TEXTO DE LA PÁGINA:
---+---
La experiencia de un ingreso hospitalario no es más que una oportunidad para encontrarnos con algo a lo que solemos temer: nuestra esencia vulnerable.

El que busque en estas líneas tortura, dolor o detalle morboso, puede pasar al siguiente relato sin reproche alguno.

Mi historia me ha puesto frente a esa oportunidad en muchas ocasiones, más de las que hubiera deseado, pero seguramente las necesarias para aprender pequeñas cosas. Así, creo que lo más responsable por mi parte es agradecer cada uno de los días que he estado en un hospital.

Nunca he hecho el cálculo. En efecto, nunca me había venido tal cosa a la cabeza, ha sido justo al ponerme ante el papel en blanco. Diría que, si juntara todos mis ingresos y todas mis citas médicas, de mis cuarenta y cinco años es muy posible que al menos cuatro, sino más, los haya vivido en el hospital. En mi caso, en el de Bellvitge.

Somos vulnerables, todos, pero es en el momento en que necesitas a quien sea para cualquier cosa que hasta un minuto antes te parecería ordinaria cuando experimentas qué es eso.

No os diré que en mi primer ingreso con mis dieciocho recién estrenados lo viera como lo cuento hoy. Este aprendizaje solo es un camino en el que ha habido mucha ira y aún más miedo. Miedo a no sobrevivir, de ese miedo hablo. Experimentar ese miedo hace que todo tome muchos más matices, que cualquier detalle sea como un regalo, que cada día, aunque a las seis de la mañana vengan a hacerte una extracción, sea literalmente un regalo.

En un hospital aprendes muy bien que no siempre querer es poder, que no siempre puedes con todo, pero también aprendes algo muy importante: ¡No estás sola!

Al principio es un camino arduo, pero con el tiempo he entendido que es sencillo. Tanto como pedir… pero qué mal se nos da, ¿eh?

Durante mis estancias en ese lugar donde todo puede pasar, también he visto cuáles son nuestros mayores temores.

Para mí, son: sentirte sola, sentir dolor y sentirte incapaz. Mucho más que morirme o quedarme de tal o cual manera.

Tanto ingreso ha hecho que haya tenido que convivir a menudo con la muerte de alguna compañera que te ha tocado de manera arbitraria, pero que, como por arte de magia, en dos minutos, no más, parece que forme parte de tu vida. Es esa necesidad de compartir, de sentir que otro puede entender por lo que estás pasando, la necesidad de no sentirte solo, lo que reafirma ese vínculo.
---+---
ENTRADAS PROPORCIONADAS:

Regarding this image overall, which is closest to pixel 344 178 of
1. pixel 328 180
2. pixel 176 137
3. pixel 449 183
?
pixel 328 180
---+---
Según el texto de la página, ¿en qué hospital tuvieron lugar los ingresos y las citas médicas de quien narra? Utilice únicamente el texto de la página como fuente.

RESPUESTA FINAL:
En el hospital de Bellvitge.